# epek broadhead



## Kdub (Sep 6, 2010)

Ok I know a lot has been covered on these. I am gonna switch, but before I head down to uac I was wondering if these will work on fatter aluminum shafts. I shoot 2315. I sent elk22hunter a pm, but wondering if anyone can answer it for me before I waste gas on the trip down.


----------



## shaun larsen (Aug 5, 2011)

...why wouldnt they?


----------



## Kdub (Sep 6, 2010)

Lookin at them it looks like something slips over the shaft and if its too large diameter it won't slide over? I could be way off base here. Back to YouTube I go.


----------



## shaun larsen (Aug 5, 2011)

i think they are designed, just like any other broadhead out there, to be used on any modern day arrows that have an insert.


----------



## skeet4l (Sep 11, 2007)

They should be fine, I shoot Easton flatlines and the EPEK diameter is a little larger.


----------



## elk22hunter (Sep 7, 2007)

Sorry that I am slow but NO, they wont go over the alluminum. They are big enough without making them to cover alluminum shafts. We could build a reduction peice but that would add to the weight and with as many guys giving up on the alluminum it hasn't been a high priority. Obviously we would change that thought if the need was greater.

※ ※ ※

* [TASKS]
A: Copy the stretch of the EPEK broadhead thread from "Lookin at them" through "have an insert." word for word.
B: Proceed with the EPEK broadhead thread from the point at which it ends.
The material has no connection to the EPEK broadhead thread.

* [RECORDS PROVIDED]
※ ※ ※

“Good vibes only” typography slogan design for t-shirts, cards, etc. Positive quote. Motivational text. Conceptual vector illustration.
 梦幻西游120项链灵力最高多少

※ ※ ※

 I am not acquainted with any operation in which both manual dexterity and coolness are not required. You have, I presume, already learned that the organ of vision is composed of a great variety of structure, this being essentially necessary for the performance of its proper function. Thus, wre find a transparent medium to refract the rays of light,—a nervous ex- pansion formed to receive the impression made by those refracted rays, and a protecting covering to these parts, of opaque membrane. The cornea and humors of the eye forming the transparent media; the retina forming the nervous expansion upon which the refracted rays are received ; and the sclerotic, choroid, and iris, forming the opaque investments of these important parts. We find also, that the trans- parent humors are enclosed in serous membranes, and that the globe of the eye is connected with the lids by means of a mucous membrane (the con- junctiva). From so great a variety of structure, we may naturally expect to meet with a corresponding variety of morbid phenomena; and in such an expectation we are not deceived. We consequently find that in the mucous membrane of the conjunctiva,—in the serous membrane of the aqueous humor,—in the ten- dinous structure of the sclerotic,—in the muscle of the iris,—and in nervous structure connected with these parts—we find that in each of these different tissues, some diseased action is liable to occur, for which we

※ ※ ※

* [ANSWERS TO THE EXERCISE]
A:
Lookin at them it looks like something slips over the shaft and if its too large diameter it won't slide over? I could be way off base here. Back to YouTube I go.


----------



## shaun larsen (Aug 5, 2011)

i think they are designed, just like any other broadhead out there, to be used on any modern day arrows that have an insert.

B:
Again sorry that we are not accomodating on that end.


----------



## Kdub (Sep 6, 2010)

It's all good elk. On the upside my buddy is building me some carbons as we speak. I've finally arrived in the 21st century. Can't wait to try the new epeks!


----------



## bowhunt3r4l1f3 (Jan 12, 2011)

Question, is the fiber optic really necessary for these broad heads to function correctly? What chance is there that the blade will deploy in flight? Also there aren't very many in the packaging can you buy the fiber optics separate or should we just look for some generic stuff that will work?


----------



## NHS (Sep 7, 2007)

You can use 50lb monofilament line. If the fiber is not used, the abrupt forward motion of the arrow upon release will cause the head to open....as I understand it.


----------



## elk22hunter (Sep 7, 2007)

bowhunt3r4l1f3 said:


> Question, is the fiber optic really necessary for these broad heads to function correctly? What chance is there that the blade will deploy in flight? Also there aren't very many in the packaging can you buy the fiber optics separate or should we just look for some generic stuff that will work?


The heads with the O rings or the newer version with the Mono fiber, will open in flight 100% of the time if those items are not in place. We have done HUGE amounts of testing. The package should have come with 3 extra fibers per head making it 9 fibers per pack.


----------



## tuffluckdriller (May 27, 2009)

What is the price on the new epeks?


----------



## bowhunt3r4l1f3 (Jan 12, 2011)

They were like 42 bucks plus tax for 3 heads.


----------



## PBH (Nov 7, 2007)

I paid $39.95 for 3 heads from SantanaOutdoors.com -- Free shipping. Nice guys down there.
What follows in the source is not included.